The investigators studied a large group of Finnish patients and a family from Gwent who have lost many relatives to early onset motor neuron disease (MND) and the neurodegenerative disease fronto-temporal dementia, also known as Pick’s disease. The team, including scientists from the School of Medicine, discovered that both the Gwent family and the Finnish patients share a changed genetic segment on the short arm of chromosome 9.
Five thousand people in the UK have MND, and well known sufferers have included David Niven and Don Revie. The disease has recently been diagnosed in the South African rugby player Joost van der Westhuizen. The disease is progressive and fatal, with an average survival from onset of symptoms between two and five years.
Motor neuron scientists have been studying chromosome 9 for some years but until now have not been able to pinpoint the gene that causes the disease. The new discovery identifies the critical gene change as an expanded sequence of DNA repeats. Unaffected people carry up to 20 DNA repeats in a gene called C9orf72 whereas affected patients with motor neuron disease may carry hundreds of repeats. The gene change affects a gene segment outside of the normal protein coding portion of the gene (affecting non-coding RNA).
The role of this DNA expansion is currently unknown but it probably disrupts multiple mechanisms in motor nerve cells (motor neurons), leading to their premature failure and motor neuron cell death. The new discovery will lead to new blood tests for families with a history of this condition, and, potentially, to new avenues for treating the incurable disease.
The genetic variation was difficult to identify because it lies outside the protein coding regions that are normally studied in human genetic work. Although this variation was identified first in Finnish and Welsh patients it appears to occur in many different populations and accounts for the disease in up to one third of patients with a family history of motor neuron disease.
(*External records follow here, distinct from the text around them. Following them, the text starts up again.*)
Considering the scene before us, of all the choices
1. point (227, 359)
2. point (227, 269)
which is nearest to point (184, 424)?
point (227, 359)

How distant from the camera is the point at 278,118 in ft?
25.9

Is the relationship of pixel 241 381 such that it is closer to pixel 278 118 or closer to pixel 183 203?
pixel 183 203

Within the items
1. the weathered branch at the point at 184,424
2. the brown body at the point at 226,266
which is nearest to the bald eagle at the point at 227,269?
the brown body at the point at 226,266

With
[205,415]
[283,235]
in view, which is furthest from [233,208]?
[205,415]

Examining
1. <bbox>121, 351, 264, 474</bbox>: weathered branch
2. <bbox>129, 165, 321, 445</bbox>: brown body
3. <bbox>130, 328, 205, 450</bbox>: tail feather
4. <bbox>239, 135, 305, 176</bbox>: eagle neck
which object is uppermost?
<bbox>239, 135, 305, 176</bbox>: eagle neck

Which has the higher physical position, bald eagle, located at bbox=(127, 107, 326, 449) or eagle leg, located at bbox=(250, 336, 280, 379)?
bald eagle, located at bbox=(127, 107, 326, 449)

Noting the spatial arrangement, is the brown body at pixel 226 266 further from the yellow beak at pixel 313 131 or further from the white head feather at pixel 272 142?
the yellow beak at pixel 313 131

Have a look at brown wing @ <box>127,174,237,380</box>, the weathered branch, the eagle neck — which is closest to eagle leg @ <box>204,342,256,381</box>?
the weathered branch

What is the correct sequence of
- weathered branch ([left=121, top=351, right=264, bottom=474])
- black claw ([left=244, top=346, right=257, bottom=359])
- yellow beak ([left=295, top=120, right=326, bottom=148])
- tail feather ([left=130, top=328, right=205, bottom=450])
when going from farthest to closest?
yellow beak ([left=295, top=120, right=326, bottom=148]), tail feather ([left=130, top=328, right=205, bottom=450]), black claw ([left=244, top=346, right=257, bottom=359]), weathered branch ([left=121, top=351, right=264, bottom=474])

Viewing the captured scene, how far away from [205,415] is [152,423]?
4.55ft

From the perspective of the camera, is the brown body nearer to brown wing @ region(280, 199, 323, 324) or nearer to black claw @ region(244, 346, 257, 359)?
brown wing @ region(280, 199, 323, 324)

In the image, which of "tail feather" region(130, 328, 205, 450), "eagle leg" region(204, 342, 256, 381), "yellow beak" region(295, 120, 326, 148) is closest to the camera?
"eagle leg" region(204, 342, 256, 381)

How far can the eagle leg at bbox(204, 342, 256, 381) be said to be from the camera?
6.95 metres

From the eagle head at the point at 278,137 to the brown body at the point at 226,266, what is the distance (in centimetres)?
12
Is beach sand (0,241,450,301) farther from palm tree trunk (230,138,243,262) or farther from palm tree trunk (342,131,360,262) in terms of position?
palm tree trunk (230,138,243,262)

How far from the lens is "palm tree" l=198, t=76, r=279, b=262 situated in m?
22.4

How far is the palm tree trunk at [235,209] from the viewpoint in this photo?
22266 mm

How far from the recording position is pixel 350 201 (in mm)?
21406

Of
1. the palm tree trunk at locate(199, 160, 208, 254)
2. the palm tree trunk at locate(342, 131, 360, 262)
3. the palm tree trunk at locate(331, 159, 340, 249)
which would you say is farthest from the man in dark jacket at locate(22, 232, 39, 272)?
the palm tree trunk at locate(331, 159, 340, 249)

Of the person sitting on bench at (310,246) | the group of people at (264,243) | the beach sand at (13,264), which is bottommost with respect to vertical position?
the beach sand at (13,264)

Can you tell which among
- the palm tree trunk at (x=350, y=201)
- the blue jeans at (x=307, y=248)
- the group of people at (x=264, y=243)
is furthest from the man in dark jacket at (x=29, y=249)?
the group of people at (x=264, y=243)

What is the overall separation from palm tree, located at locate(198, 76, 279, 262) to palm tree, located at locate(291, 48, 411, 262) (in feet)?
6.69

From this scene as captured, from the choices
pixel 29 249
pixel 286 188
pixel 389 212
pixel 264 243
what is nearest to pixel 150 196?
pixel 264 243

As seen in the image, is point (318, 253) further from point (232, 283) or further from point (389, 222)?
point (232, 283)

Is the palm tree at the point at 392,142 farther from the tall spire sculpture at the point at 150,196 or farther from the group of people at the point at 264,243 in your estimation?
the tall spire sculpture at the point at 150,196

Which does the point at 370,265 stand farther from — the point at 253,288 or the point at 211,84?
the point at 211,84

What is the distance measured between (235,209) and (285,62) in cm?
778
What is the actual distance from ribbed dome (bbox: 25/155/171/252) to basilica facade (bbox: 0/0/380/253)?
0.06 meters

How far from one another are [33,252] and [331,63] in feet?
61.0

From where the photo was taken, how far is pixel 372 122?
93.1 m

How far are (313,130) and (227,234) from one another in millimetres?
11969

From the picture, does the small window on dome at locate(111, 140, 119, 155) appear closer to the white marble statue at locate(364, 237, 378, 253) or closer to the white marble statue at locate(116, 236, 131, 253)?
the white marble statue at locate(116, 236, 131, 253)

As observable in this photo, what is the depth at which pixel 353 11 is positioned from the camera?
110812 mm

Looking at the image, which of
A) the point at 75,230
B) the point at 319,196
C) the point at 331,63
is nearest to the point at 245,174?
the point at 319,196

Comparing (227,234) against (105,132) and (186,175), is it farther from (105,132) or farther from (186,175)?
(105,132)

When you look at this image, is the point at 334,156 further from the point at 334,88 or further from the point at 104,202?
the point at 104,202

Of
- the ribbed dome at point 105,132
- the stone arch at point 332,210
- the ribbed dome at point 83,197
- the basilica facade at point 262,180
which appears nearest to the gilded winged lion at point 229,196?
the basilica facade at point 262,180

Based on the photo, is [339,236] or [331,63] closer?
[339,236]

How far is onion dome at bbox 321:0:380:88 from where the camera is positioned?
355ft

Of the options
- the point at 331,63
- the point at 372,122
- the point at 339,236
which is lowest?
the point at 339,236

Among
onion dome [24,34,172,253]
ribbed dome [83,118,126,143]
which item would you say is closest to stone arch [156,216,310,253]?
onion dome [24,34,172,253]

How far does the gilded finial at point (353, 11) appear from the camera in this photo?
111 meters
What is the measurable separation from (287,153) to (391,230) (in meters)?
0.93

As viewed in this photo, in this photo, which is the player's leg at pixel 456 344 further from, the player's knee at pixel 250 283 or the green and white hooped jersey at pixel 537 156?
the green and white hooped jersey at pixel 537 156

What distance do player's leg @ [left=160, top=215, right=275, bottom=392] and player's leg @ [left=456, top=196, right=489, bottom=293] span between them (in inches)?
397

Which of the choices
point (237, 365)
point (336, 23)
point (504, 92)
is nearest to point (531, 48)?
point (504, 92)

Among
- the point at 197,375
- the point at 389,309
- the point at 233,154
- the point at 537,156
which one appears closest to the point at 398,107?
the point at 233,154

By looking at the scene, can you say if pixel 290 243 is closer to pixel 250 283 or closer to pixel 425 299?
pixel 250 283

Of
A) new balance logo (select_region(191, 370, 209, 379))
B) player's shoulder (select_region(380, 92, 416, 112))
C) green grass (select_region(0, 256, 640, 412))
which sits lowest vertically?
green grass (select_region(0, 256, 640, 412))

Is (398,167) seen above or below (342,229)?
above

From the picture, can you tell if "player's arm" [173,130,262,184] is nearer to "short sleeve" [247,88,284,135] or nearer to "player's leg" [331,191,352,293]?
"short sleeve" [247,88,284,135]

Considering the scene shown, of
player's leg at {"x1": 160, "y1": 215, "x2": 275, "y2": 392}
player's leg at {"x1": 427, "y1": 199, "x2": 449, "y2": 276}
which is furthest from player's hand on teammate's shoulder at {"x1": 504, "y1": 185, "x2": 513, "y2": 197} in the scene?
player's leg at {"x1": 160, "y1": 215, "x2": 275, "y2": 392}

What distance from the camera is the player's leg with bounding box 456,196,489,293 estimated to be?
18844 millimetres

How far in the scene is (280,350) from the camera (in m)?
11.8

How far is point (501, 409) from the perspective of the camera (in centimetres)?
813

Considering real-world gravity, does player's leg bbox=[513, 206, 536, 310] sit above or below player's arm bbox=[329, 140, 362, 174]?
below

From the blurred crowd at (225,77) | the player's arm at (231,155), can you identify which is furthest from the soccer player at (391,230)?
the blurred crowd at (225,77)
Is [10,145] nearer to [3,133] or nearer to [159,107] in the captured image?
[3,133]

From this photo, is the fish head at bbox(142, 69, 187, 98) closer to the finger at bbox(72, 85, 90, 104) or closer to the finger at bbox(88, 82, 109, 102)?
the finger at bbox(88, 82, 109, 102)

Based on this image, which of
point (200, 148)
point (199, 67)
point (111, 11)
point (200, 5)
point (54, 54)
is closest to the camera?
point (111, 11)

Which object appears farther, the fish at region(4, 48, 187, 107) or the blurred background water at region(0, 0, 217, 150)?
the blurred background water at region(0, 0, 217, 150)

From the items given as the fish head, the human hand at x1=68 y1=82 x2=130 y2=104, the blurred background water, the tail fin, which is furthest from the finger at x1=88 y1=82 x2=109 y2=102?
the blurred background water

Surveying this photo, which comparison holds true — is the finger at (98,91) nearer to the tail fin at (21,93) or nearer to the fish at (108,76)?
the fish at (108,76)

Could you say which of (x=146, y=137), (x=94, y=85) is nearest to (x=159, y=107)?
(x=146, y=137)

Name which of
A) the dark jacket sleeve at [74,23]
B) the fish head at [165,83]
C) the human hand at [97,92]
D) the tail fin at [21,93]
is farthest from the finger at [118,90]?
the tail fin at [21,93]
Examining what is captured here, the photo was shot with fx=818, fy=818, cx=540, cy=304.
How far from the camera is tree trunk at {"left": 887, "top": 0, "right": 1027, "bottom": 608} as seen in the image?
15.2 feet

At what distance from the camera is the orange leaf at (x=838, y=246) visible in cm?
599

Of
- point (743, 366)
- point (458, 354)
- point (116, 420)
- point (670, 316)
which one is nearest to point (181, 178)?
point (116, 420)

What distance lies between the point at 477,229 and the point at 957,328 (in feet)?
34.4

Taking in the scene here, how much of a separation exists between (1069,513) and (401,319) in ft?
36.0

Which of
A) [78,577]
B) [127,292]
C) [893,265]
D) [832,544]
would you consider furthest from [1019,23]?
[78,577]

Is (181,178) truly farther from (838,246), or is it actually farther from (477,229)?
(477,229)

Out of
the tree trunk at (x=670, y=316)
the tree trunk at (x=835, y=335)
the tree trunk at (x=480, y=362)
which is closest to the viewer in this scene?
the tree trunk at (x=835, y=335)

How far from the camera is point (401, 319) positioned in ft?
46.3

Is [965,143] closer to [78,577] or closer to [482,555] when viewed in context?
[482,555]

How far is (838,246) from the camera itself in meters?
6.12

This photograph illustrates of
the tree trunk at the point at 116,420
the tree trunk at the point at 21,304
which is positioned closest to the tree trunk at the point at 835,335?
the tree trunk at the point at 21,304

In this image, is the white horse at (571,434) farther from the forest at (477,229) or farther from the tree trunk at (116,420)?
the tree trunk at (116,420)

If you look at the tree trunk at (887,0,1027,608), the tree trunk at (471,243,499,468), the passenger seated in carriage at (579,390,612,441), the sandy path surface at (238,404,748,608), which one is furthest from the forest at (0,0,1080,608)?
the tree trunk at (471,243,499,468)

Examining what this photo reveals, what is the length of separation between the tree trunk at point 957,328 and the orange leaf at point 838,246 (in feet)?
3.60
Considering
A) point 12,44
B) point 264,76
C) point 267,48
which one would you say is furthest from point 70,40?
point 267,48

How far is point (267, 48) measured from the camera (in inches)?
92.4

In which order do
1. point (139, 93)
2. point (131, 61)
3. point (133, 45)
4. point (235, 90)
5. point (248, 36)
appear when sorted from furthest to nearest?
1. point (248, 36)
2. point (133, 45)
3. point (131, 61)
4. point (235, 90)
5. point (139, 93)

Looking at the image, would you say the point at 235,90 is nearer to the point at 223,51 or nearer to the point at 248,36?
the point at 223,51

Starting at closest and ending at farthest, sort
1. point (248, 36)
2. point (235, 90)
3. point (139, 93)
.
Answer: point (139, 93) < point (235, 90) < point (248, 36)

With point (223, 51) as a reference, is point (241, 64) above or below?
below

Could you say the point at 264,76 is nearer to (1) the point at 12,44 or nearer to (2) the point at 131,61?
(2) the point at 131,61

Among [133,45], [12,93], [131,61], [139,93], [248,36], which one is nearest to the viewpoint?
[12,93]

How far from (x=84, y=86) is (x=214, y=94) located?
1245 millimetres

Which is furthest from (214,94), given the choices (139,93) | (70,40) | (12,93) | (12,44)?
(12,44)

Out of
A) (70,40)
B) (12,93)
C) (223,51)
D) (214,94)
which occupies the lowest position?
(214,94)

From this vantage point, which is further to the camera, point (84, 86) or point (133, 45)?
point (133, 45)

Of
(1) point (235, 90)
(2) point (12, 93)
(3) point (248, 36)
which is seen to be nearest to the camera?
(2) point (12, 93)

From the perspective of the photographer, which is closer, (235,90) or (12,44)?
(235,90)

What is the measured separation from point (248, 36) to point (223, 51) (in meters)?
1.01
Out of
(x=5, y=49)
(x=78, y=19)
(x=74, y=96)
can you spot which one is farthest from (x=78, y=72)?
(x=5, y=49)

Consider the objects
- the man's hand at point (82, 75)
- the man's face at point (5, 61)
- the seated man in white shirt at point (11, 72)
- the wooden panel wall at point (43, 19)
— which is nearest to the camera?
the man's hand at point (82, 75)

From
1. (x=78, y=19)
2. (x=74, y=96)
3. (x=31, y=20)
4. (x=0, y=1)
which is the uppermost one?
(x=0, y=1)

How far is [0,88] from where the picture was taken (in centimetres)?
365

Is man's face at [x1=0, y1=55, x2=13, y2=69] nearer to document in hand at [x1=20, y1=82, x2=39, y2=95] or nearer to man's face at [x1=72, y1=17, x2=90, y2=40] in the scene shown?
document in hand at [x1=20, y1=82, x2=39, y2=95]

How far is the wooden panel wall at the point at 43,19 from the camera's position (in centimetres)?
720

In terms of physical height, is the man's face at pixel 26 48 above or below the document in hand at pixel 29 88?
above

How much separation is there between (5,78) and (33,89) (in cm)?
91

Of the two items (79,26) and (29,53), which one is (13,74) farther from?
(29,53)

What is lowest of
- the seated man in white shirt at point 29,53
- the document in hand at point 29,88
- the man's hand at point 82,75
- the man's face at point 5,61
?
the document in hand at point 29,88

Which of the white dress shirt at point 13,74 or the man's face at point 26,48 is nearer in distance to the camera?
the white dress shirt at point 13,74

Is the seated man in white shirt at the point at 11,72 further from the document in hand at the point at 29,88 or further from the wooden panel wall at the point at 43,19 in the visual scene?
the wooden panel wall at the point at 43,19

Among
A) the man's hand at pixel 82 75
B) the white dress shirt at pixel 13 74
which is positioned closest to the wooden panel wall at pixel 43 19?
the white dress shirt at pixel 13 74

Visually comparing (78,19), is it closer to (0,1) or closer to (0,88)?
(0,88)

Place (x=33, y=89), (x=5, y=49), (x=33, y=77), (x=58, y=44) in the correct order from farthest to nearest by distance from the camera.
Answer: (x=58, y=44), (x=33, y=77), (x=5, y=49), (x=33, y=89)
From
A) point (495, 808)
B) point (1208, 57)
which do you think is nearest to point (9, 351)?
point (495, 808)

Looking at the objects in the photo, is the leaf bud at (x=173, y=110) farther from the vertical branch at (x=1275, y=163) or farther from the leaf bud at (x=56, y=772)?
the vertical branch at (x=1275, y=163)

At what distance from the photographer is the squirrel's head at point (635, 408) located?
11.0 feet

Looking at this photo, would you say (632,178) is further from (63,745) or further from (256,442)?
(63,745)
The Motor Neurone Disease Association and the ALS (Amyotrophic Lateral Sclerosis) Association funded the study, together with the Medical Research Council and the Wellcome Trust.
Dr Huw Morris, based at the MRC Centre for Neuropsychiatric Genetics, School of Medicine and the Royal Gwent Hospital, said: "This work is the culmination of many years work by doctors and scientists studying this condition and it is due in large part to the courage and tenacity of many patients facing motor neuron disease, particularly the Gwent kindred and the Finnish cohort. Although this work is the end of our long hunt for this gene, it is the beginning of our search for therapies based on this discovery that can stop this brutal disease in its tracks."
The international collaboration was led by Bryan Traynor of the National Institutes of Health in the USA with colleagues from Cardiff University, UCL, The University of Manchester, Amsterdam and Finland. Their findings have just been published in the leading international journal Neuron. The same finding was independently made by a group at Mayo Clinic, Jacksonville, Florida, led by Dr Rosa Rademakers and published in the same journal.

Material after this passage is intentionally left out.